Lülsdorf: Evonik tritt in die zweite Phase des Abgabeprozesses ein

Bereits im vergangenen Jahr wurde bekannt, dass sich die Evonik Industries AG von ihrem Standort in Niederkassel-Lülsdorf trennen möchte. Nun wird ein weiterer Schritt im Abgabeprozess vollzogen.

Lülsdorf: Evonik tritt in die zweite Phase des Abgabeprozesses ein

Mit dem Beginn des sogenannten Carve-Out tritt Evonik in die zweite Phase des Abgabeprozesses für den Standort Lülsdorf ein. Bei einem Carve-Out werden die am Standort ansässigen Geschäftseinheiten und die dazu gehörigen Services in einer selbstständigen Einheit gebündelt und damit für einen Übergang an einen neuen Eigentümer vorbereitet. Dieser Prozess wird einige Monate in Anspruch nehmen. Mit einem Abschluss ist bis Anfang kommenden Jahres zu rechnen.

Der Evonik Standort Lülsdorf

An dem Standort Lülsdorf stellt Evonik bisher mit rund 550 Beschäftigten im Wesentlichen Alkoholate und Kaliumderivate her. Zum Verbund gehört auch die Cyanurchlorid-Anlage mit etwa 50 Beschäftigten im benachbarten Wesseling. Der Standort steht mit seinen Geschäften für einen jährlichen Umsatz von etwa 280 Millionen Euro. Evonik hatte im Oktober 2021 angekündigt, den Standort mittelfristig in neue Hände abgeben zu wollen, um sein Portfolio stärker auf Produkte der Spezialchemie zu konzentrieren.

Viel Interesse am Lülsdorfer Standort

„Wir haben seit dem Auftakt im vergangenen Herbst ein reges Interesse von Investoren an unserem Standort verzeichnet“, sagt Frank Beißmann, Leiter des in Lülsdorf beheimateten Geschäftsbereichs Functional Solutions. „Das bestätigt uns in unserer Einschätzung: Lülsdorf ist ein starker Standort für Chemie-Produktion mit vielfältigen Qualitäten.“ Die von den Interessenten vorgestellten Zukunftskonzepte werden nun parallel zum Carve-Out-Prozess intensiv mit diesen diskutiert. Im Blickpunkt stehen ausschließlich Konzepte, die die Übernahme des gesamten Standorts beinhalten.

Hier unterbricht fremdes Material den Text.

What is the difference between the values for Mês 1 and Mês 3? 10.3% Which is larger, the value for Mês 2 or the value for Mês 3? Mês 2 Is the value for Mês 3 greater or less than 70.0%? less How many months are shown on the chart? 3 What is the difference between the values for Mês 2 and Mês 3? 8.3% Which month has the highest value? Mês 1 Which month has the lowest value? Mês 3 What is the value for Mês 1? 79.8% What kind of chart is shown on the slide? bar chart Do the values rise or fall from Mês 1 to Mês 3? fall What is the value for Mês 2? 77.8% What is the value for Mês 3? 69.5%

Die Suche nach einem neuen Eigentümer

Ziel ist nach wie vor, den besten neuen Eigentümer zu identifizieren. Dabei stehen die Perspektiven für die Beschäftigten weit oben auf der Agenda. „Wir treiben den Prozess zielstrebig voran“, sagt Beißmann. „Doch wir nehmen uns wie bei Evonik üblich genug Zeit, um eine gute Lösung für unsere Mitarbeiterinnen und Mitarbeiter zu finden.“

Neue Investitions-Konzepte

Zusätzlich trifft Evonik Maßnahmen, um den Weg für die Umsetzung neuer Investitions-Konzepte in Lülsdorf zu ebnen. So hat das Unternehmen die Geschäftstätigkeiten der Firma dev.log, ein Joint-Venture mit der Duisburger Hafen AG zur Entwicklung von Lülsdorf, in Absprache mit dem Partner eingestellt. „Wir wollen starke Nutzungskonzepte für die Chemieproduktion am Standort ermöglichen“, sagt Dr. Arndt Selbach, Standortleiter in Lülsdorf. „Damit hat der zukünftige Eigentümer alle Freiheiten, die geleisteten Vorarbeiten, wie beispielsweise die bestehende Baugenehmigung für das Containerterminal, in seine Konzepte zu integrieren.“

Evonik hat im Zusammenhang mit dem Verkaufsprozess entschieden, das globale Alkoholate-Geschäft im Konzern weiterzuentwickeln. Die Alkoholate-Produktion in Lülsdorf, die aus regulatorischen Gründen nur noch bis 2027 produzieren darf, soll daher auch unter einem neuen Standort-Eigner als Auftragsfertigung für Evonik weiterproduzieren. „Das schafft für Investoren eine verlässliche Basis und bietet den dortigen Beschäftigten Sicherheit für die kommenden Jahre“, so Beißmann.